Wedbush believes Palantir has the potential to become a dominant force in the AI market, akin to industry giants like Oracle (NYSE:ORCL) and Salesforce (NYSE:CRM). 

"We believe Palantir has a path to become the next Oracle or Salesforce over the coming years," the note reads. "We see the Messi of AI as a core winner in the trillions of AI spend over the next few years."

The firm highlighted the growing traction of Palantir's Artificial Intelligence Platform (AIP), particularly within both the commercial and government sectors. 

Wedbush said they believe boot camp deal conversions will be the key theme for Palantir into the next few quarters, with “the Street still underestimating core AIP growth in our view.”

“We are hearing from customers that bootcamps are providing unmatched value and AI insight leading to very quick sales cycles and shortening conversion timelines to deploy products, optimize workflows, and form use cases,” wrote Wedbush.

"AIP Generating More Traction with Improved AI Stack. PLTR continues to see unprecedented demand for AIP based on our recent checks across both commercial and government landscapes," the firm added.

The firm also emphasized the potential tailwinds for Palantir from the current administration.
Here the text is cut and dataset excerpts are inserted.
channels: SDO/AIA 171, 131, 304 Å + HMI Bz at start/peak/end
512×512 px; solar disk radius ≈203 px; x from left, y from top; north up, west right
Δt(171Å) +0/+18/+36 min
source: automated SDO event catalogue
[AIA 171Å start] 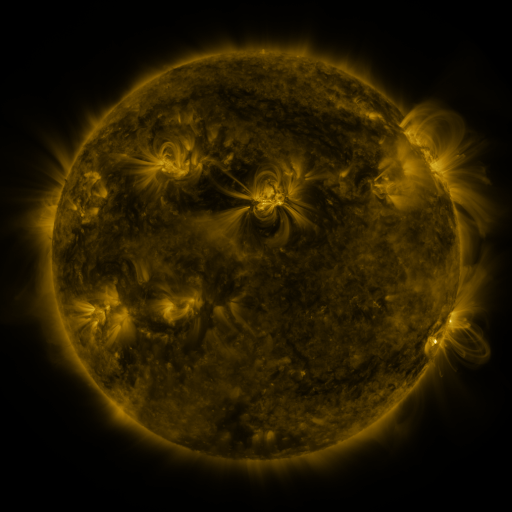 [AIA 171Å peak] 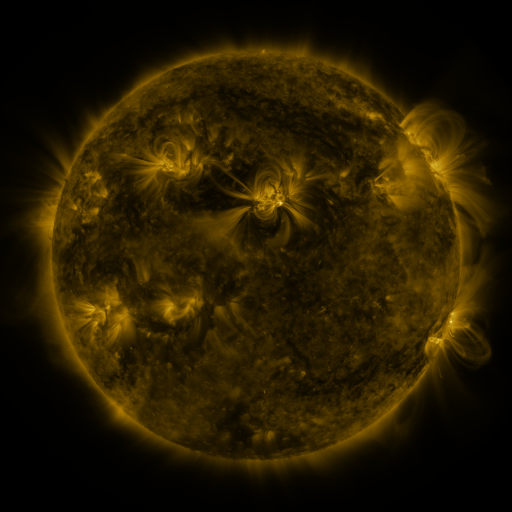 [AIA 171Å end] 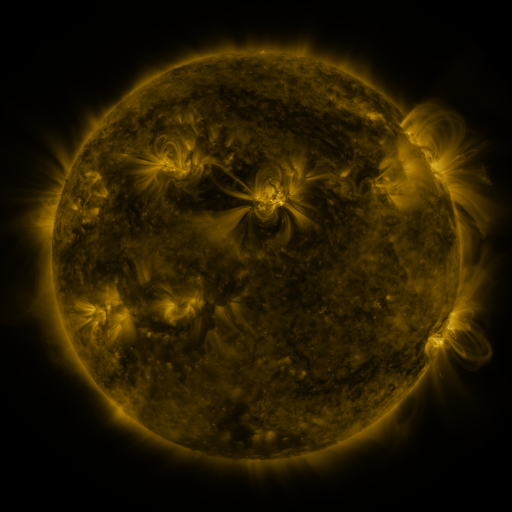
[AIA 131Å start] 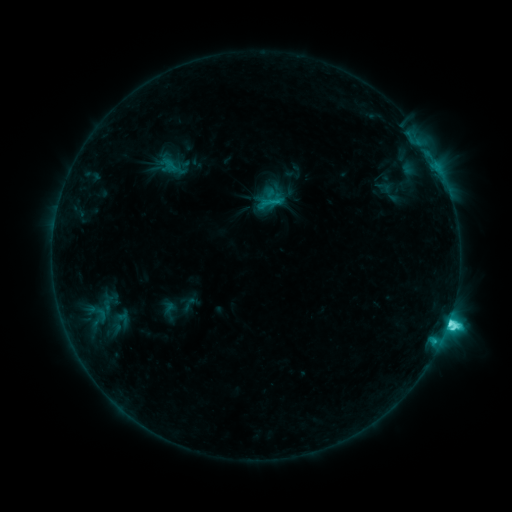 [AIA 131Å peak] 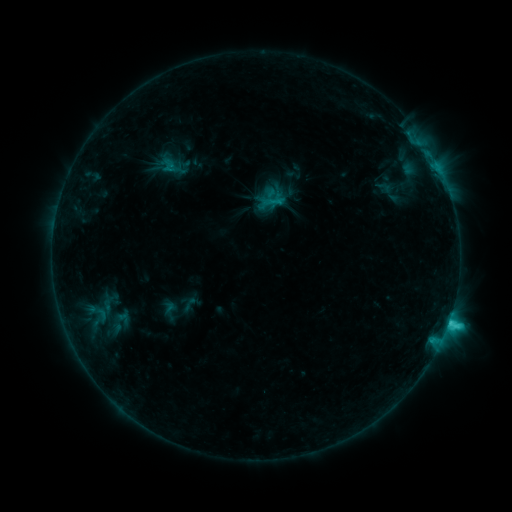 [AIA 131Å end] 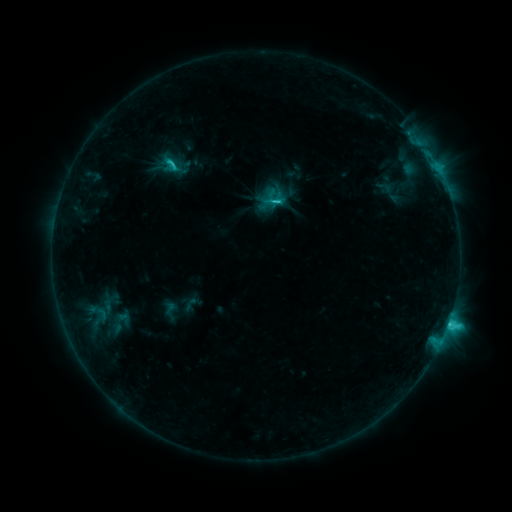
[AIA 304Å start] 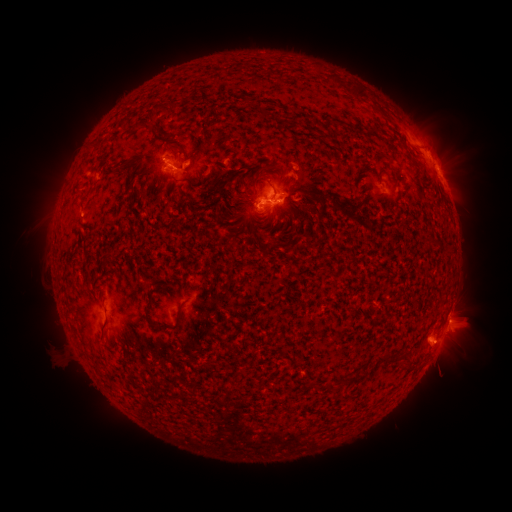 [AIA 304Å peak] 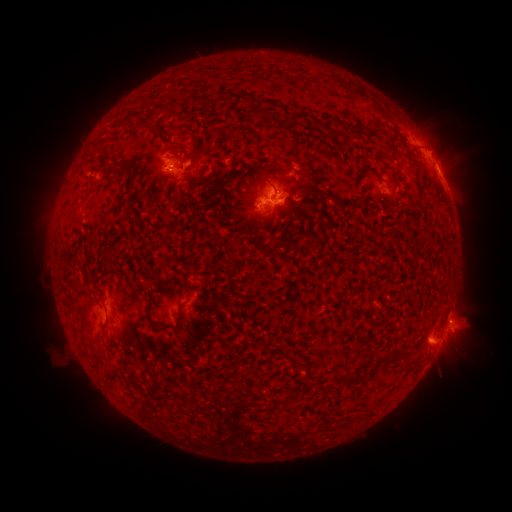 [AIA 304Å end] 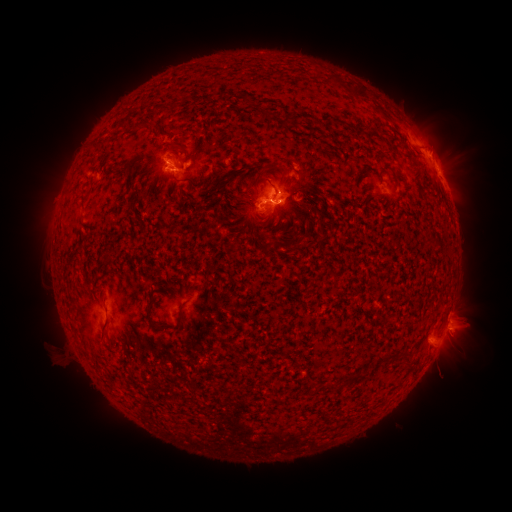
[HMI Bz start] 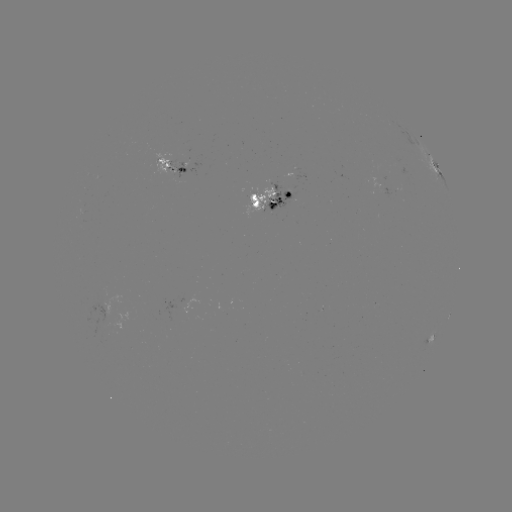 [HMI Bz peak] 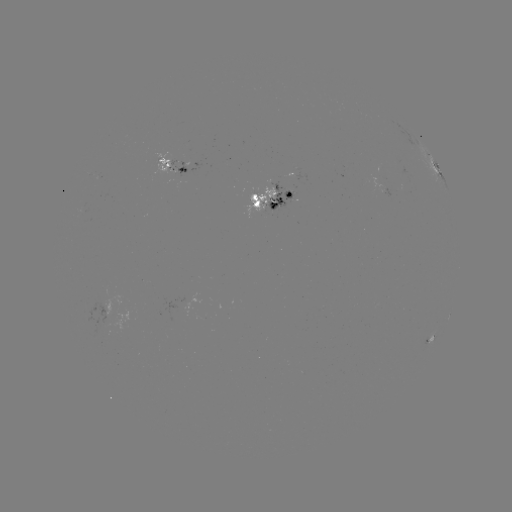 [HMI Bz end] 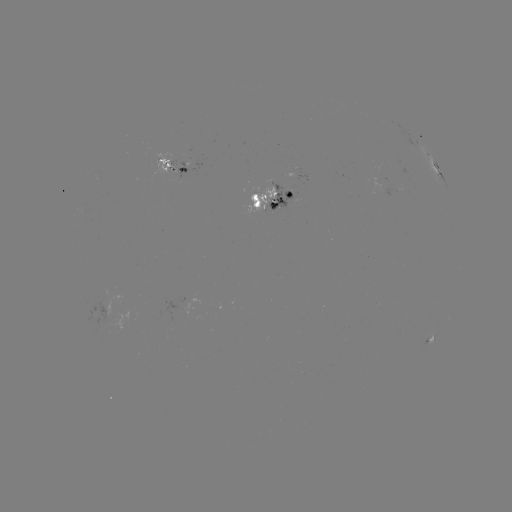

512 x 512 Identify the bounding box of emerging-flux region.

They believe the Trump Administration represents an additional tailwind for PLTR, noting AI initiatives within the US government, including the DoD accelerating as AI remains a strategic focus on the federal front.

The firm acknowledged a one-time impact of $120 million in stock-based compensation expense in the fourth quarter but emphasized that this will have no impact on pro forma earnings or cash flows.